Available data
= = = =

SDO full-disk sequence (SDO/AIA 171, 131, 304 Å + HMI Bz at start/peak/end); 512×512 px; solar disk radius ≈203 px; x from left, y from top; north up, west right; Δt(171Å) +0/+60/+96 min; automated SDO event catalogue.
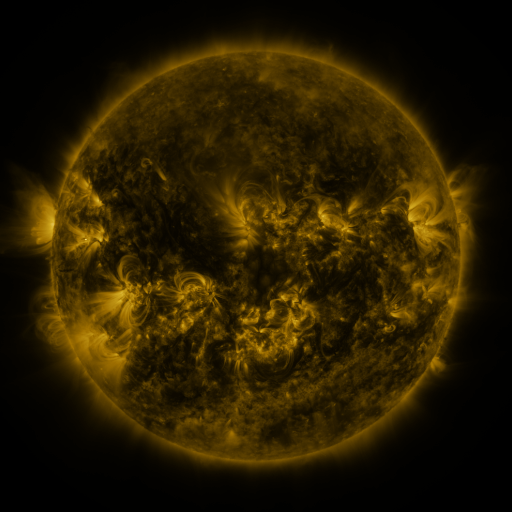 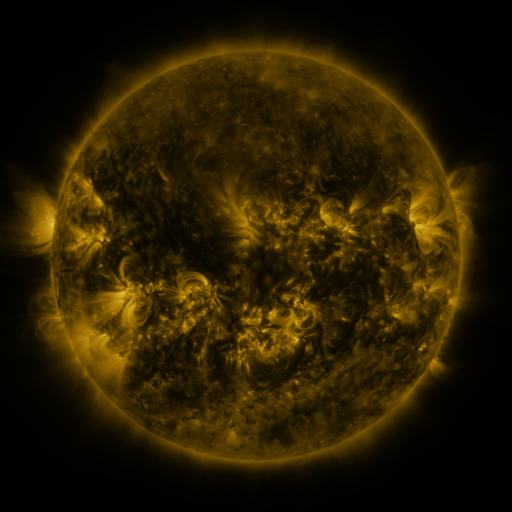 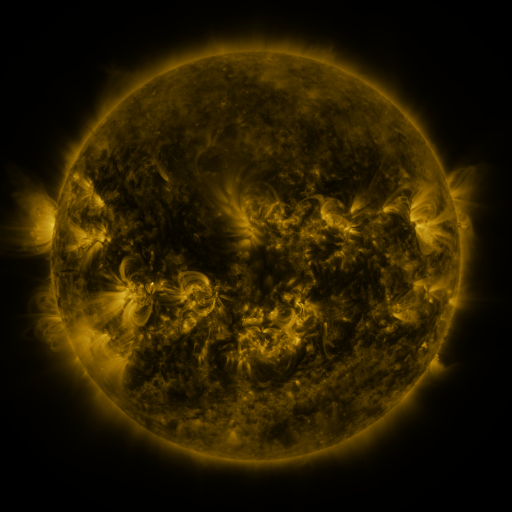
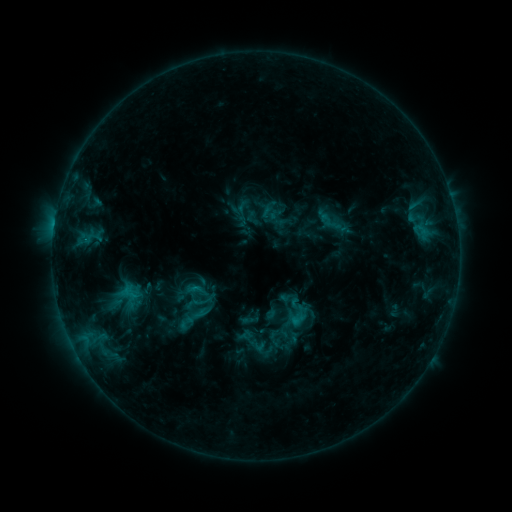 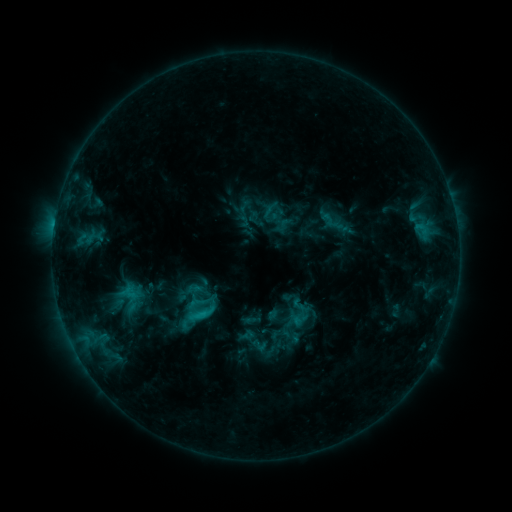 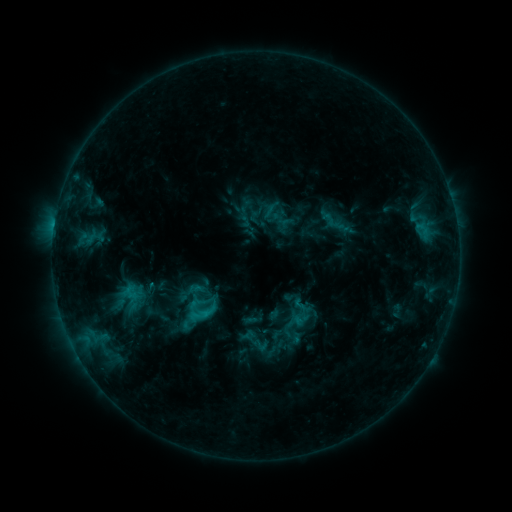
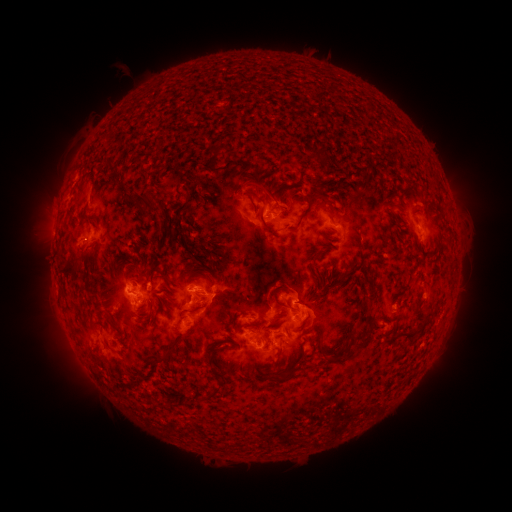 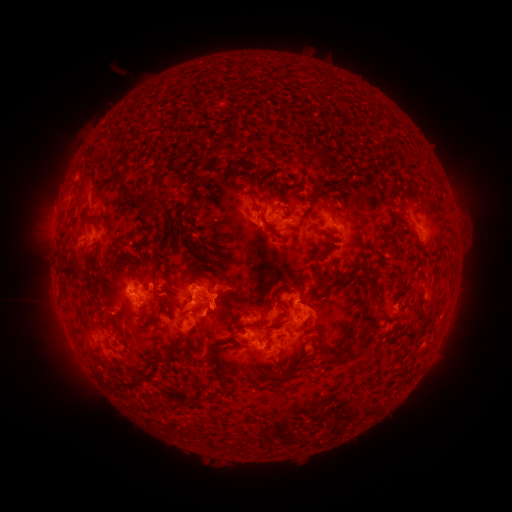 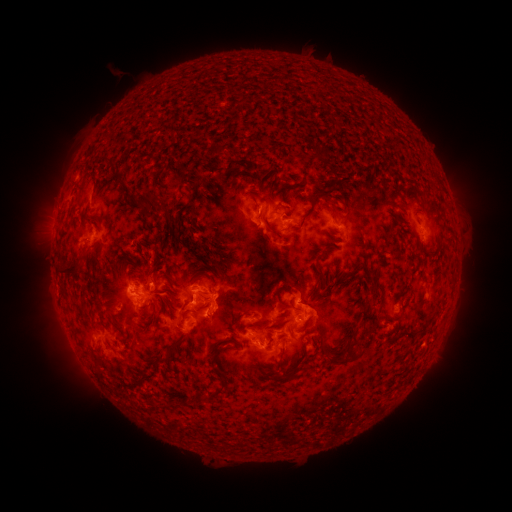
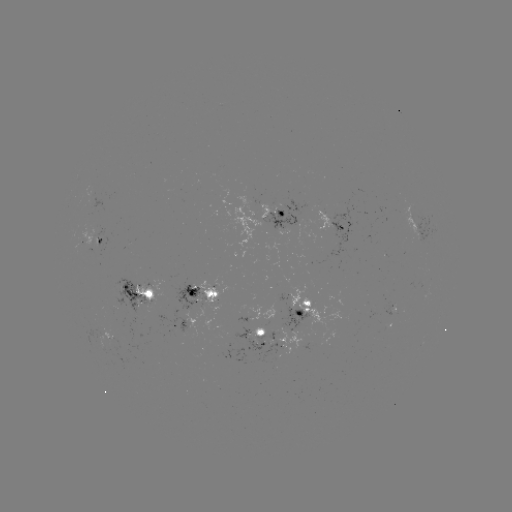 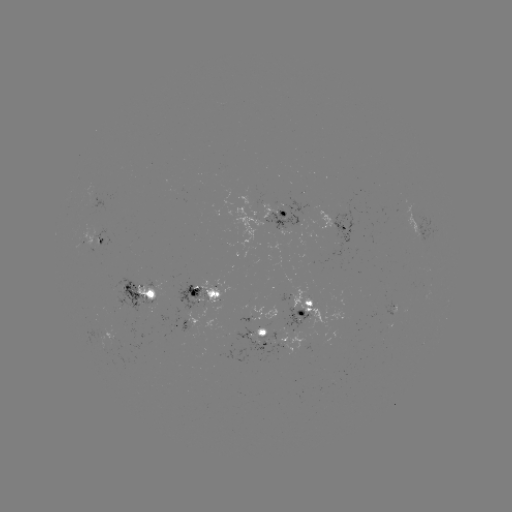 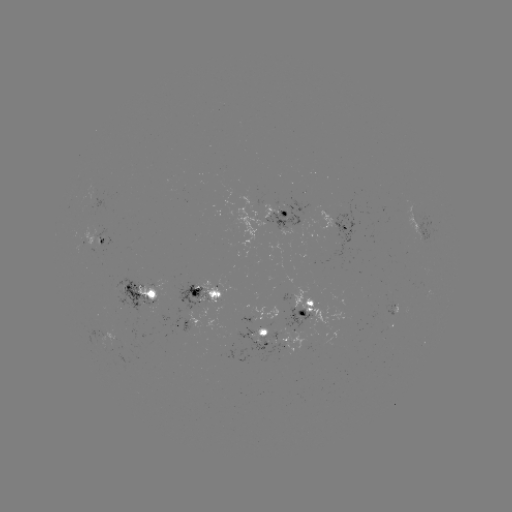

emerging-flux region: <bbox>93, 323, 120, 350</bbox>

= = = =

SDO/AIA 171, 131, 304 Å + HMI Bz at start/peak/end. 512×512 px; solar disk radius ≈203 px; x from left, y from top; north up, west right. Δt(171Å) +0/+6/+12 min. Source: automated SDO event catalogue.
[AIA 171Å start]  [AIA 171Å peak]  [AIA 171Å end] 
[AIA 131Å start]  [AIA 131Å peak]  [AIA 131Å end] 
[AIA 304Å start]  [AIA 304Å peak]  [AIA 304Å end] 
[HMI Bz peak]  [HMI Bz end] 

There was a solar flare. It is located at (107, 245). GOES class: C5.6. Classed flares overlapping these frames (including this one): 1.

= = = =

What this task involves
All that is needed is the exact run of lines above from the line containing "SDO/AIA 171, 131, 304 Å + HMI Bz at start/peak/end." through the line containing "[AIA 171Å start]", both of them included.

Task result
SDO/AIA 171, 131, 304 Å + HMI Bz at start/peak/end. 512×512 px; solar disk radius ≈203 px; x from left, y from top; north up, west right. Δt(171Å) +0/+6/+12 min. Source: automated SDO event catalogue.
[AIA 171Å start]  [AIA 171Å peak]  [AIA 171Å end] 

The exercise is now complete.